Friday, February 26, 2010

Downloading Your Existing Dataset

So the professor has approved your study. You're proposing to download an existing dataset from the National Archive of Criminal Justice Data. You're all ready to get started, and... what do you do?

If you did the SPSS download & convert homework, it's basically the same steps. First up, it will be helpful to work in a computer that has SPSS installed. (See point #2 below re: links to free or small-fee license for SPSS, which Sydney [thanks, Sydney!] found.)

(1) Download your dataset using the same steps that were outlined in the SPSS homework. Go through the steps and prompts that it gives you at the NACJD website. Download them into a file with a short path name (the conversion will work better that way, for some reason), for instance c:\Seminar\ and then download your files there. It will likely give you more files than you need (some for SAS software, something with ".por" at the end maybe). You need the setup/syntax file with ".sps" at the end, I believe.

(2) To complete the conversation of the ".txt" file into an SPSS database, you'll need to be working in a computer that has SPSS. You can either get a free or minor-fee version of it downloaded into your home PC or laptop, or save your files from NACJD onto a memory stick, and bring that to the OCC computer lab.

Here are the links to SPSS downloads, either free or for a minimal fee for a six-month license. Note: I haven't tried either of these, so I can't vouch for them. That said, give them a try.

(3) Open SPSS. Then go into File-Open, and you want to click the drop-down arrow so you can Open Syntax. If the correct directory doesn't come up, find your C:\Seminar\ directory (or whatever you've called it), and the SPSS syntax file should be there. Open that up.

(4) The next step is the replace the words "physical-filename" (in DATA LIST FILE="physical-filename" / ) with the full path name location and name of the data file. NOTE: Make sure you're in the top (not the bottom) of the syntax file. For some reason, the same language (with "physical-filename") is also located at the bottom of the syntax file. That's not the one you want. You want the one at the top of the syntax file.

(5) Minimize SPSS and open up MyComputer. Find your C:\Seminar\ folder (or whatever you've called it). Now you want to right-click (probably) over the ".txt" file that is the pre-conversion SPSS file, and from Properties get the location ("C:\Seminar\ ") and the file name (something like "08381-0002-Data.txt") of the ".txt" file. Next, back in the SPSS syntax file, the location and file name get copy/pasted in between the quotes to replace "physical-filename." You may have to do this in two steps (first to copy/paste over "C:\Seminar\" and next to copy/paste over the name of the .txt file.) I know it sounds confusing when I write it out like this, but if you were able to successfully complete the SPSS homework, this is basically the same process. To complete this step, you'll be going back and forth between MyComputer and the SPSS syntax file.

▶ Data segment:
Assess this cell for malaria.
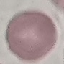
It is uninfected.

Thin blood smear. Photographed with a smartphone camera at the microscope eyepiece. Giemsa stain. Cell patch, automatically extracted from a larger field of view and resized to 64 × 64 pixels.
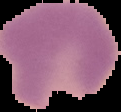

Image is 121×112 pixels. Result: malaria parasites detected. From a thin blood film. Segmented cell region on a black background.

▶ Short problem A:
Do these statements agree with the post on downloading a dataset? Answer yes or no for each, quoting the deciding words of the post.
(i) A short path name helps the conversion.
(ii) The author has tried the SPSS download links.
(iii) The "physical-filename" to replace is the one at the bottom of the syntax file.
▶ Short problem B: Repeat word for word the stretch of the post on downloading a dataset from "Here are the" through "them a try.".
The material plays no part in what comes next.

▶ Worked solution A:
(i) Yes: "Download them into a file with a short path name (the conversion will work better that way, for some reason)"
(ii) No: "Note: I haven't tried either of these, so I can't vouch for them."
(iii) No: "That's not the one you want. You want the one at the top of the syntax file."

▶ Worked solution B:
Here are the links to SPSS downloads, either free or for a minimal fee for a six-month license. Note: I haven't tried either of these, so I can't vouch for them. That said, give them a try.